I'm looking at "Business and Human Rights," a new book by Florian Wettstein. With a mammoth title like that: what more specific can we say about its subject?
Well, apparently the subject named in that title, BHR for short, is an academic discipline now, encompassing ethical, legal, and managerial perspectives. And this new book is intended as a textbook, for use in BHR courses.
The author, Wettstein, is a luminary in the field. He is the editor-in-chief of the Business and Human Rights Journal, apparently published out of Switzerland, where Wettstein is a professor at St Gallen University.
There is another body of literature about "corporate social responsibility" or CSR, but Wettstein seems to be eager to consider CSR and BHR separately, and to consider BHR (as the title of the book hints) at much more length.
Here is a random quote from the book's discussion of indigenous peoples around the world as examples of targets of corporate nastiness.

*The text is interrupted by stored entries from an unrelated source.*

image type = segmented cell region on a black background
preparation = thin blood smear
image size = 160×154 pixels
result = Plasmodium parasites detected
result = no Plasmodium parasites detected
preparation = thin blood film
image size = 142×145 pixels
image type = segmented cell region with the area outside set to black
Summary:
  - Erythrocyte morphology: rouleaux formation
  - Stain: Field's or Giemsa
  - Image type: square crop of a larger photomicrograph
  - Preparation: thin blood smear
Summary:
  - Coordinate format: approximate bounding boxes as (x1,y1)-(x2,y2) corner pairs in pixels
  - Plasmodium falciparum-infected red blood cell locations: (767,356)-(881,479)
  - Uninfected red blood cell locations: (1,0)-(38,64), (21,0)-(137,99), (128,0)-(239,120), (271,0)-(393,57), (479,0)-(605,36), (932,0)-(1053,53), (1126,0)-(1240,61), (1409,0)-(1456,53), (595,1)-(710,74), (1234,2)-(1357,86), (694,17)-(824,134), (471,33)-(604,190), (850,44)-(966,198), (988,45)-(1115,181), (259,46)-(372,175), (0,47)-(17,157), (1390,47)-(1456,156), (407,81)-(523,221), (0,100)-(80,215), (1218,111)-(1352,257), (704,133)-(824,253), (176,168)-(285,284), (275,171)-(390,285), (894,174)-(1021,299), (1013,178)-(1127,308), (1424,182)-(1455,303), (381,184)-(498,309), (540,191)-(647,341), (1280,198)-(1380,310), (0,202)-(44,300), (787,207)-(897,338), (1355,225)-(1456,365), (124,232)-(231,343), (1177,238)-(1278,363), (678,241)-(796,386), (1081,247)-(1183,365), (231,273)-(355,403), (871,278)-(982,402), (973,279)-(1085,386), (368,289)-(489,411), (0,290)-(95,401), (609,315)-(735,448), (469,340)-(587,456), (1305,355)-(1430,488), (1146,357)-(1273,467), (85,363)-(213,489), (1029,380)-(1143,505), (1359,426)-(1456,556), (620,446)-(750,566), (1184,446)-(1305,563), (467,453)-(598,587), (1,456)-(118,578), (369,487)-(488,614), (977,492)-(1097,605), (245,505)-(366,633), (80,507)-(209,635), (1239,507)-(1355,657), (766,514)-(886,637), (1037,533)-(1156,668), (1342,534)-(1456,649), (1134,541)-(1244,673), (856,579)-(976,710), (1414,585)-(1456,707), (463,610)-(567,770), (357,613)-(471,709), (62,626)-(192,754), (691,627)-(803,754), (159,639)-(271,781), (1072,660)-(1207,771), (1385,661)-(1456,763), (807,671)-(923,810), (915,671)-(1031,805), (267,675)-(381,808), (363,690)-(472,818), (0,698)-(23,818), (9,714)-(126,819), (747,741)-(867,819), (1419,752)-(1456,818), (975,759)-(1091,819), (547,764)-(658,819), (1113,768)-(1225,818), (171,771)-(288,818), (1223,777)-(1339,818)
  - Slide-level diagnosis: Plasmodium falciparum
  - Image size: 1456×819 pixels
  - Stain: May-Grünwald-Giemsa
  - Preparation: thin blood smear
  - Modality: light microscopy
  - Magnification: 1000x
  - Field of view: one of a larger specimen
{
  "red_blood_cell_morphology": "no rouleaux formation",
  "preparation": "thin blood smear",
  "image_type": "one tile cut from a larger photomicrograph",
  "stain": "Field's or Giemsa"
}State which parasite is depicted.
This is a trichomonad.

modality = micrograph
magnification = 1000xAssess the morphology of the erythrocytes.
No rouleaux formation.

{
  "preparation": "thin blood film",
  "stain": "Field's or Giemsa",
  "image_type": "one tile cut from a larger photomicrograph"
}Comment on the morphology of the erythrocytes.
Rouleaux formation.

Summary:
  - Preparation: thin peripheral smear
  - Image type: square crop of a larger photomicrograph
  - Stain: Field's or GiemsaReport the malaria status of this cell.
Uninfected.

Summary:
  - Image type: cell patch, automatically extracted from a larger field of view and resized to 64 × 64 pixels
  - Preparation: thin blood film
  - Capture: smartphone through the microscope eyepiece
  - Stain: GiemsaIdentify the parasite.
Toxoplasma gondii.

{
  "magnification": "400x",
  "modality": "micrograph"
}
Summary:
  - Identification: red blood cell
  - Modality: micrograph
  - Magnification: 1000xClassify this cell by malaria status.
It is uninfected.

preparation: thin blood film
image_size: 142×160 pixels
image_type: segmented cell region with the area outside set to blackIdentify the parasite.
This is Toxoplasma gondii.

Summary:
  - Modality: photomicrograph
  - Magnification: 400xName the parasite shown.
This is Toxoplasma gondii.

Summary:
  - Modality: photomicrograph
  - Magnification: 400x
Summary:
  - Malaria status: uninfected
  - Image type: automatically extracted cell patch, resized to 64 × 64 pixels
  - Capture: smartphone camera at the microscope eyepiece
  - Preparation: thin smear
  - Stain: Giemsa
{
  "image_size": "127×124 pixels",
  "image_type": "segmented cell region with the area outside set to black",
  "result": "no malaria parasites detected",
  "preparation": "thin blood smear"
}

"The UN has had the protection of Indigenous peoples on the agenda since the 1950s. In 1957, the ILO adopted the ILO Convention on Indigenous and Tribal Populations and in 1986 ILO Convention No,. 169.... In 2000, the UN established the Permanent Forum on Indigenous Issues (UNPFII) and one year later appointed the first Special Rapporteur on the Human Rights and Fundamental Freedoms of Indigenous People. A further, major achievement was the adoption of the UN Declaration on the Rights of Indigenous Peoples in the year 2007."
Now THAT is fact thickness. I admire it.